TEXT EXCERPT
"""

1. Do you want to create an account (Y/N)
2. Do you want to share your data (Y/N)
These two questions allow for a division of your customer base into four groups, a self-selecting segmentation that both gives the customer what they want and gives you clean, clear, unambiguous knowledge as to how they feel about data sharing. Think back to middle school algebra to the Cartesian plane with its four quadrants, then take a look at our extremely professional graphic below, and you’ll see what we mean.
Lower Left Quadrant – No account creation, no tracking permitted (The “Ghost”)
In this sector, the user opts against registering for an account and against being tracked. We have placed this in the first quadrant because this must be the default setting for every user who visits a website or downloads an app. If the app is not useable without the creation of an account or tracking or some kind, then the most minimal amount of data collection possible must be the starting place.
In this way, XYZ Co. avoids the paradox of relying on the terms and conditions of their website to infer consent from a user who came to the website without reading the terms and conditions. This anomaly will soon be, itself, a violation of privacy law, as explained by supervisory authorities in the UK and France. In addition, it allows for the user to decide, at the beginning of their experience, the degree to which they want to share data.
While this may invite criticism that a user may wish to share very little data (or none at all), there are two important responses: 1) the user is in control of their data anyway, and don’t owe it to XYZ to share, and 2) given that the user has just downloaded the app or visited the website, they are highly likely to already be engaged and positive about XYZ’s product or services, which means they’re more likely to want to share. The irony of the traditional method to data collection is that it exploits user trust at the very moment when they have the most trust to share. By reversing that approach and offering the user control at the early stage, XYZ is able to make privacy and respect for personal data a feature of the product itself, rather than an afterthought.
Upper Left Quadrant – Account creation, no tracking permitted. (The “Beta Tester”)

"""

GIVEN DATA
"""

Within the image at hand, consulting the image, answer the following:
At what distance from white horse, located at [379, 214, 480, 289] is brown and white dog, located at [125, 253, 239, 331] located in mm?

"""

WORK INSTRUCTIONS
Please carry on the text about sorting customers by account creation and data sharing, starting right after its final heading.

TASK ANSWER
This quadrant represents those individuals who opt for the benefits of an account with XYZ Co but who do not want the relationship to go further. In essence, this is a purely transactional relationship, likely governed by GDPR art. 6(1)(b). The user provides all the data necessary to receive the benefits of their account (including, in most cases, contact and payment information). XYZ has the right to engage with the user to provide any information about their account, services, or goods. And, contrary to much of the hype from would-be GDPR “experts,” XYZ will be able to directly market to customers who sign up for an account, because direct marketing to existing customers is one of XYZ’s “legitimate interests.” As long as the customer has the right to opt-out, there is no problem with direct marketing. (See GDPR art. Art 6 & rec. 47 (“The processing of personal data for direct marketing purposes may be regarded as carried out for a legitimate interest.”).
Lower Right Quadrant – No Account creation, tracking permitted. (The “Meh”)
This quadrant is most useful when XYZ Co. has an app, although it is also allows for tracking on a site while a user visits, as with the traditional approach to session cookies. But in the standard case, this is a framework for app users who wish to obtain the benefits of XYZ tracking their activity without becoming a formalized accountholder.
We call this “Meh” mode, in that XYZ will know that a user is engaged in activity and receiving the benefits of tracking, but does not have the full identification of the user that an account provides. In other words, “Meh” users don’t really care about brand participation or engagement with products — at least not yet. But they also aren’t particularly worried about the balance between privacy and utility in apps and services. Their experiences are going to be very different than those in the other three quadrants, and marketing to/respecting the privacy of these individuals requires finesse. One important caveat to Meh mode is that XYZ bears a heavy responsibility to avoid identifying users, either intentionally or inadvertently. In a sense, this quadrant represents the concept of “pseudonymous data” operationalized into a customer relationship. Pseudonymous data is data which could be used to identify a user, but is not.
Pseudonymous data is not anonymous data. The distinction between the two is one of the great misconceptions of privacy under European law, in that many companies have mistakenly concluded that if they hash a user’s name or hide their email address they have successfully created an anonymous account, no longer subject to GDPR. That is incorrect. Anonymized data can never be traced back to an individual; pseudonymized data can, but only with effort. As an example, if individual data is placed into a database to form a non-discrete component of a national average and then the individual data is deleted, leaving only the national average, the average is anonymized data, because the underlying personal data can never be traced back to the individuals. Merely stripping out usernames or email addresses is not the sufficient.
Quadrant three, then, allows XYZ Co. to collect information about its users to create insights, understand trends, and develop products. If it aggregates that data and deletes the source material, the information it has created is likely anonymous, and therefore not subject to GDPR. If XYZ opts to keep the individual datasets to create a profile of Customer 123, for instance, but they do not tie the profile to the customer’s name, address, or any other direct identifiers, the dataset could be considered pseudonymous, and therefore subject to a lower standard of care than a full user profile.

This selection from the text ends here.